AIM OF THE EXERCISE: Reproduce the portion of the passage on driving in Saudi Arabia that lies between "But the question" and "so to speak.", inclusive.

═════ PASSAGE TO READ ═════

If you want to drive slowly, then you drive in the centre lane. All lanes can be used for overtaking, so you might as well give the other chap a choice as to which side to use.
Speed limits are the next thing to master. If you pass a round sign with 120 written in it (in Arabic or Latin text) it means that others are advised to limit their speed to 120 kph. Saudi princes (of which there are an awful lot), important businessmen, freewheeling individuals and, of course, yourself are not affected by this ruling. This especially applies to the inside hard shoulder known locally as the lane of death where anything slower than around 160kph (100 mph) will be in the way of other Saudi princes, important businessmen, freewheeling individuals and so on.
Saudi drivers care about warning signs too: a pedestrian crossing is a warning to them that stupid pedestrians might leave a mark on their car if they don’t move out of their way fast enough.
Hazard lights are used when there is fog or a sandstorm, since Saudi cars do not have rear fog lamps. So as the forward fog lamps are not now needed for their original purpose they in turn are used to warn other drivers to make way for a Saudi prince, important businessman, etc etc.
The horn is used to let other drivers in front of you know that the lights changed to green half a second ago. If you don’t use your horn you are in danger of being thought of as a wimp - never a good reputation to have in the Middle East.
OK; let’s be serious for a moment. The authorities have recently brought in new rules and regulations aimed at improving driving standards generally. There is a new points system modelled on the points systems of many western countries. Get too many points and you’re banned from driving – unless you are a Saudi with plenty of wasta of course. Driving whilst under the influence of alcohol is an immediate 16 points deduction – enough to lose your licence in one hit. Drive without having suitable brakes on your car and it’s four points away. Drive your family goat whilst not having suitable brakes on your car and it’s two points away (presumably the goat can act as a buffer in the event of an accident?).
But the question on everyone’s mind right now is what will happen when women are allowed to drive. For the signs are there right now for all to see. A new driving school has recently been built in Riyadh. Half the building is up and running; but the other half is totally empty. Everyone assumes this is in readiness for when women are given the green light, so to speak.
The problem is a serious one. Embedded in Saudi law is the fact that unrelated men and women must not socialise or even be seen talking to one another. So what will happen when a car driven by a woman is involved in an accident? Do the two drivers not talk to one another? And who is to say that male Saudi drivers with their racing hormones won’t deliberately bump into the car of a female driver – especially an expatriate female driver - in order to chat her up? No-one is yet ready to offer an answer, which may be why no date has yet been fixed for female driving to be introduced, despite having been mooted for years.
There again, you should never forget the counter argument, made by many a religious zealot, that it shouldn’t be necessary for women to drive as it is both unnatural and unnecessary anyway, as a woman’s place is in the home. Which may be why it is very common to see what at first sight appears to be cars driven by themselves … until you look a bit closer and see a small boy, no more than 10 or 11 years old, peering over the steering wheel as he manoeuvres his mother and sisters to a pressing appointment. But that, as they say, could be the start of yet another blog on life in the Middle East.

═════ DATASET EXCERPTS ═════

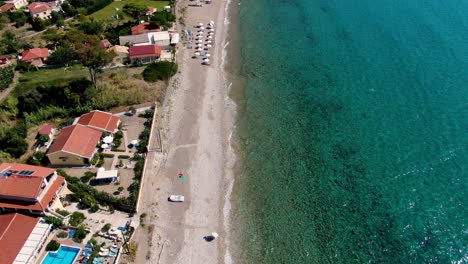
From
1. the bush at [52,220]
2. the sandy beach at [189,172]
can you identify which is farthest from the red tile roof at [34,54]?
the bush at [52,220]

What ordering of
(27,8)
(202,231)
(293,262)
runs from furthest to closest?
(27,8)
(202,231)
(293,262)

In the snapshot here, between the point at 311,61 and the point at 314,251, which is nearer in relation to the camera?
the point at 314,251

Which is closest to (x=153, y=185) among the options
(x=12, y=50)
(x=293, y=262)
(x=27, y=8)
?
(x=293, y=262)

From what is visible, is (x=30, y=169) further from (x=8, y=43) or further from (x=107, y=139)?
(x=8, y=43)

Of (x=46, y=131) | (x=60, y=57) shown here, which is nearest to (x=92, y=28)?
(x=60, y=57)

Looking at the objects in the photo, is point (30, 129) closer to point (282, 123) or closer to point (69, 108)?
point (69, 108)

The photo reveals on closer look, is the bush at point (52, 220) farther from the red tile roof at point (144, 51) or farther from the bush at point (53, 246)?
the red tile roof at point (144, 51)
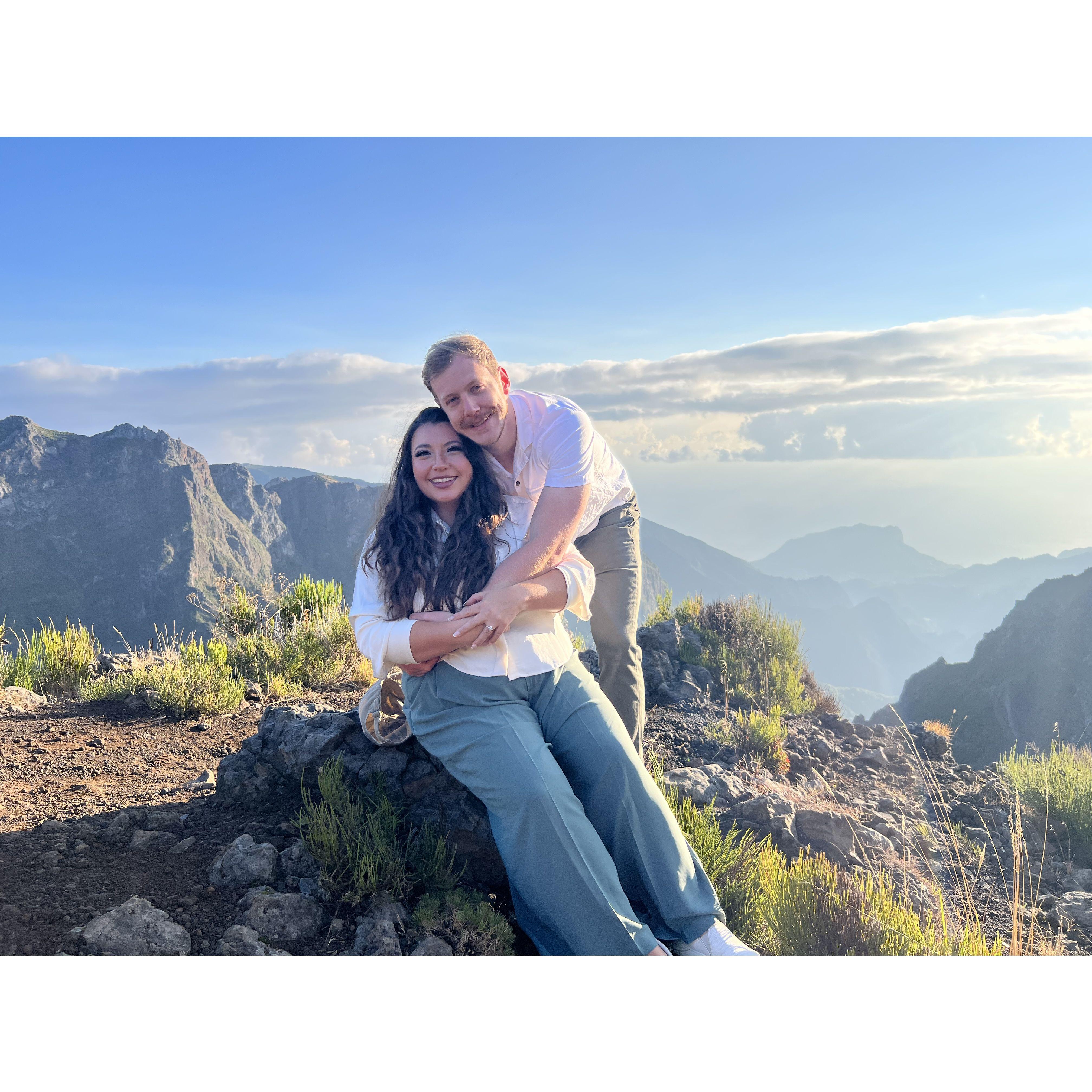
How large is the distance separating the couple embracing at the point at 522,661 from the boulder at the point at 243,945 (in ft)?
2.46

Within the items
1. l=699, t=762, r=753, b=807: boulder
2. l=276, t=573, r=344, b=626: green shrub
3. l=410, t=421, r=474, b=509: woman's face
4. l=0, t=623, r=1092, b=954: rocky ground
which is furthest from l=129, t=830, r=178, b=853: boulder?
l=276, t=573, r=344, b=626: green shrub

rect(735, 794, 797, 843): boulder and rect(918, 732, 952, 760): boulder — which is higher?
rect(735, 794, 797, 843): boulder

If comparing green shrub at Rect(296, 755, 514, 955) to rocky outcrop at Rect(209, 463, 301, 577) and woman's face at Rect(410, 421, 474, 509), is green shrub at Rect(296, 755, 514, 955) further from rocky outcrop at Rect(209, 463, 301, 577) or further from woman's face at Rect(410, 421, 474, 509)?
rocky outcrop at Rect(209, 463, 301, 577)

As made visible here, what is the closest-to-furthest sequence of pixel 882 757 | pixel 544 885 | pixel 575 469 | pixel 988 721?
pixel 544 885 → pixel 575 469 → pixel 882 757 → pixel 988 721

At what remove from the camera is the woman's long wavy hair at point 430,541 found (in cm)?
238

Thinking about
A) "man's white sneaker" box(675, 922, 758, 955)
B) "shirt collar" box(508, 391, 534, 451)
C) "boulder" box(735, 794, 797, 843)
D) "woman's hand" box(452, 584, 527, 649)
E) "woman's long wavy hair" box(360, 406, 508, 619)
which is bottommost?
"boulder" box(735, 794, 797, 843)

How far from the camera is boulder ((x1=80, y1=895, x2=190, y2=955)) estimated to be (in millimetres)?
2145

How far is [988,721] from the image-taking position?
1978cm

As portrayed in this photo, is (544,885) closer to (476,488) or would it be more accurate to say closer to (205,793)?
(476,488)

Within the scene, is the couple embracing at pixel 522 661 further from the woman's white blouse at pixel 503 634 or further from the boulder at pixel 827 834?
the boulder at pixel 827 834

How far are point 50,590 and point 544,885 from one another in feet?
148

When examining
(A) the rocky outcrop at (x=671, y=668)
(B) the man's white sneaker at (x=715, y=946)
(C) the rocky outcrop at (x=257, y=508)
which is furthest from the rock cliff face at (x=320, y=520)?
(B) the man's white sneaker at (x=715, y=946)

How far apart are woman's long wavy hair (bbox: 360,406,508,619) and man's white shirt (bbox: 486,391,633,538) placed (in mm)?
114
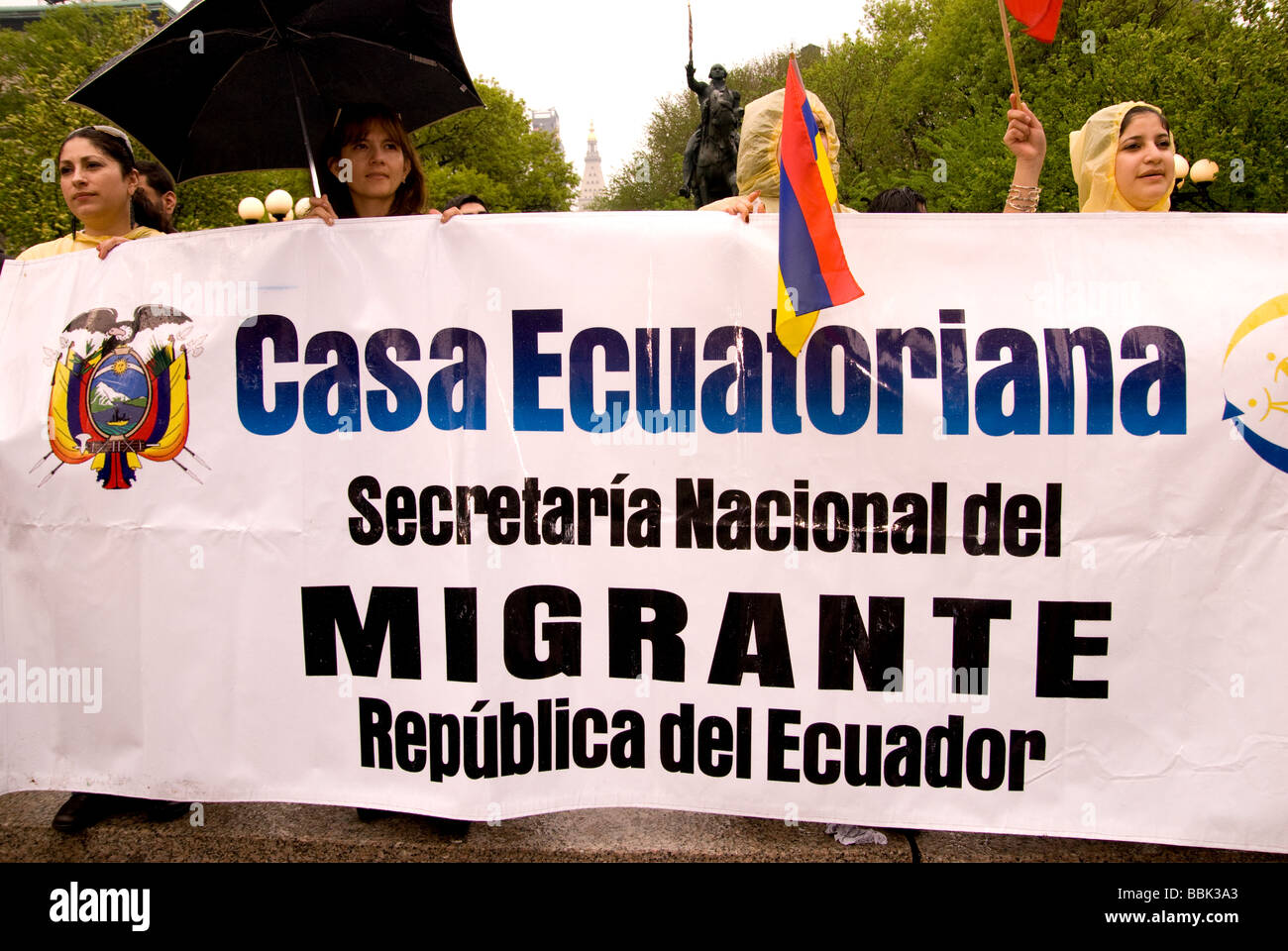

═════

WRITTEN RESPONSE:
But the question on everyone’s mind right now is what will happen when women are allowed to drive. For the signs are there right now for all to see. A new driving school has recently been built in Riyadh. Half the building is up and running; but the other half is totally empty. Everyone assumes this is in readiness for when women are given the green light, so to speak.